Kick pedals became necessary additions to a drum set back in the early 1900s, when drummers realized that between the toms, snare, bass and cymbals, there were only so many hands that could be used at one time. Obviously, those feet that were still tapping away at the beat could be put to better use, and a wide range of devices were developed in order to facilitate the hands-free playing of the bass drum. Many believe the earliest rendition of the kick pedal was a mallet attached to a drummer’s foot, inciting a kicking motion in order to play the bass drum accordingly. It boggles the mind how many bass drums were harmed in that whole process, which is probably what led to the first editions of the kick pedals we know and love today.

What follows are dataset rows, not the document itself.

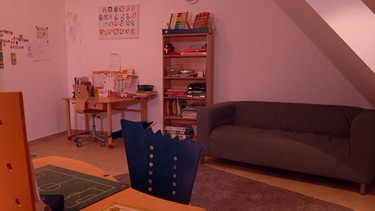 Ein Raum mit einer Couch, einem Bücherregal und einem Schreibtisch. | Bild: BR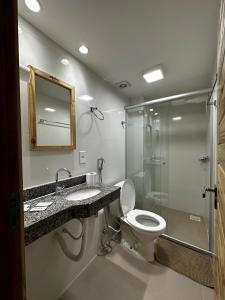 a bathroom with a toilet and a shower and a sink at Danny's Hotel in Tailandia +30 photos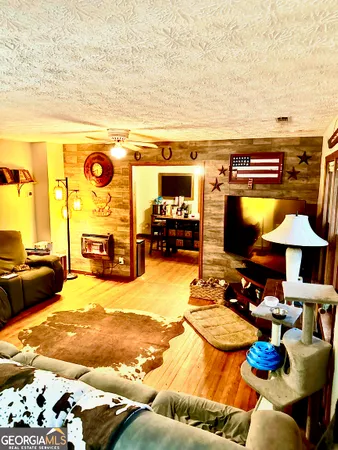 a view of a kitchen with kitchen island granite countertop a sink and appliances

Ludwig Drums, of course, was the first to patent a kick pedal with the same “mallet-with-a-pedal” design we see today, and the company has continued to be on the forefront of kick pedal design, enhancement and overall awesomeness of the kick pedal. Gibraltar, Meinl, PDP, Mapex and Pearl all have their own lines of kick pedals, as well, and over the last century, each of the aforementioned companies have continued to refine kick pedals to best serve the needs of the drummer. These refinements have included simple tweaks like kick pedals designed for either foot, double bass kick pedals and kick pedals constructed with different mechanical drives, different metals and kick plate size (yes, it matters!).

Far from the earliest kick pedals, modern drum pedals are exemplary examples of absolute technological and drummer ingenuity. Each improvement over the original kick pedals has increased the comfort of the drummer, the speed of the drumming and helped to enhance the tone of those important bass hits.

Kick pedals usually fall into three different types: chain drive, belt drive or direct drive. Belt drive pedals once used leather straps, but, the leather would often deteriorate so modern “belts” are made from synthetic materials. Chain drive pedals use bicycle chains, and can be a bit heavier to use, but are still great for all drummers. Direct drive pedals are the most solidly linked pedals, and are thought to be easiest to use but, the “solid” design also decreases their adjustability.

Some great kick pedals include:

The Gibraltar Tour Class Single Bass Drum Pedal: all about the easy action and hardcore bass hits.

The Pearl PowerShifter Eliminator Bass Drum Pedal: entirely customizable, yet, never loses a beat when it comes to power and tenability.

The Mapex P900DTW Raptor Direct Drive Pedal: smooth, stable and powerful, with single and double bass models.

Today, there are more kick pedals than you can shake a stick at, but, each serves a very important purpose no matter the type of drums you play (there are even kickpedals for cajon drums!) or your flavor of music. Kick pedals keep the thump of the bass alive, allowing a drummer to keep using his or her hands in wondrous ways on the rest of the drum set, cajon drum or any other instruments that are being played with the hands.